La jurisprudence de 1996 ne remet donc nullement en question les jurisprudences antérieures.

Nous attirons l’attention du lecteur non juriste sur le fait que, dans une décision, la Cour de cassation présente les arguments des parties avant de se prononcer elle-même. La confusion rencontrée dans certaines publications vient de certains auteurs présentant les arguments des parties comme s’ils étaient ceux de la Cour de cassation, alors même que cette dernière les a rejetés.

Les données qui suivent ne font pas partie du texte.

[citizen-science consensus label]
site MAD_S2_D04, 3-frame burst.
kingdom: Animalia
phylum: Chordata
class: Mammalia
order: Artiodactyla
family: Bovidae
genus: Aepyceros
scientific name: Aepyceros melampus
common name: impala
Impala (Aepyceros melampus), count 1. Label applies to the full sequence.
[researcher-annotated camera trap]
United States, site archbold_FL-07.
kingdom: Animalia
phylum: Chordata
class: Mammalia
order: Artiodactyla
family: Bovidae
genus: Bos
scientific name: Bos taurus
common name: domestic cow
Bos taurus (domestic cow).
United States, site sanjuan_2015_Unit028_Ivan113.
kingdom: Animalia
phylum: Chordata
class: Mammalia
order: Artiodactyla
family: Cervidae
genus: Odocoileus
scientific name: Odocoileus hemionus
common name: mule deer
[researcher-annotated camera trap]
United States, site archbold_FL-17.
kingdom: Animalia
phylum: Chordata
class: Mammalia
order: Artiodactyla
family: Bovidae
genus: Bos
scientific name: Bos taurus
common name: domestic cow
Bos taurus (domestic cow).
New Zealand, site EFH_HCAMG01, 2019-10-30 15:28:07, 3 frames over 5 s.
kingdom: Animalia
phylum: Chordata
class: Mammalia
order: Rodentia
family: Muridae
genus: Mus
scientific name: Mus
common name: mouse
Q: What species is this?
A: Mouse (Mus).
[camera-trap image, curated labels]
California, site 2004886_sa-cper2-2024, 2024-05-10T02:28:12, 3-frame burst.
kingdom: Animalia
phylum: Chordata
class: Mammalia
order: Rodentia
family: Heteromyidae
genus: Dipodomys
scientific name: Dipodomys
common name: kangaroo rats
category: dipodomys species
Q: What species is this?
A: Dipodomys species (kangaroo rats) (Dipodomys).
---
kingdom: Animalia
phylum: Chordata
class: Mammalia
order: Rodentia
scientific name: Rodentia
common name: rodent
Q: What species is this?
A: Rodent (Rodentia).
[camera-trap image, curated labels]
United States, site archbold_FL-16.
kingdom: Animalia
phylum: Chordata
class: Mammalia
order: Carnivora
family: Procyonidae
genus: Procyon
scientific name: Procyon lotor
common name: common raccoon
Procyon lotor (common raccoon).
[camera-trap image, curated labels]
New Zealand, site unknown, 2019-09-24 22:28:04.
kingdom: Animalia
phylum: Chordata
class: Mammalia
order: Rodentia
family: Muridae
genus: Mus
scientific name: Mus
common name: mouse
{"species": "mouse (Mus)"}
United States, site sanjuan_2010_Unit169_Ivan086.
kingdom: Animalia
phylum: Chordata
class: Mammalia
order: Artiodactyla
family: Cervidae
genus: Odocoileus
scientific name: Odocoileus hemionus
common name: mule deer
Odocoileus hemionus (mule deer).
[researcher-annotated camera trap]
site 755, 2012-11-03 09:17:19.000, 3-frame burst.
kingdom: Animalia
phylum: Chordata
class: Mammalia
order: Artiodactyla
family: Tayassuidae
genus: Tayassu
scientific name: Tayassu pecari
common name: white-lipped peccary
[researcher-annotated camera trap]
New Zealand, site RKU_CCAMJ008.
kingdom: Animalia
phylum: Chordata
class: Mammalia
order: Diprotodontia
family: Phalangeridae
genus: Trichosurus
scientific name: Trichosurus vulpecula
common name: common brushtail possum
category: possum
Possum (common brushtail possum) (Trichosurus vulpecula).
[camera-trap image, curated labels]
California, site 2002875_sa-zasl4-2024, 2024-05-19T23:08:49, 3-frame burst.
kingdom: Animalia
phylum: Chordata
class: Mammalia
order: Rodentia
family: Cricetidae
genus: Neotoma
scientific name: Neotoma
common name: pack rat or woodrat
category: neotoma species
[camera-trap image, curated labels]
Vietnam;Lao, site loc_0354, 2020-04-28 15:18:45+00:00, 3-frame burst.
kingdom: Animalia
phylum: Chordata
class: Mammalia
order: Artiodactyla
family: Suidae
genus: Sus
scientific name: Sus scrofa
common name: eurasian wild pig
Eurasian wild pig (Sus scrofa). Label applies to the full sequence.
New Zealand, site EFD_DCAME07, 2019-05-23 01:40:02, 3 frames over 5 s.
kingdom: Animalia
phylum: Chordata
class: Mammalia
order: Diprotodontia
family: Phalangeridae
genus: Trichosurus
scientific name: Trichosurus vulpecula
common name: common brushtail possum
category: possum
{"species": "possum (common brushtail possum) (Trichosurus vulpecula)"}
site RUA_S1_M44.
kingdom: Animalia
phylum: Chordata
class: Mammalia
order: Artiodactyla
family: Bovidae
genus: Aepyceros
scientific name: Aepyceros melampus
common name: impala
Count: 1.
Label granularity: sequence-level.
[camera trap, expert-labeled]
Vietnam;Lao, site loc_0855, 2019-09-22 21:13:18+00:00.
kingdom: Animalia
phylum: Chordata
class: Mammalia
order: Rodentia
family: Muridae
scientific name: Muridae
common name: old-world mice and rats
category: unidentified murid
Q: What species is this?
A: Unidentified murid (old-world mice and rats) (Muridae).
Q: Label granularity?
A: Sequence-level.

Les évolutions législatives de fin 2006 et début 2007, concernant la possibilité pour l’opticien de renouveller les lunettes d’un patient suivant des conditions très strictes (qui sont loin d’être respectées si l’on en croit les informations dont nous disposons sur le sujet), ne modifient en rien les données jurisprudentielles ci-dessus. Gageons que les juges sauront faire triompher l’intérêt de la santé du patient, comme ils ont toujours su le faire jusque-là.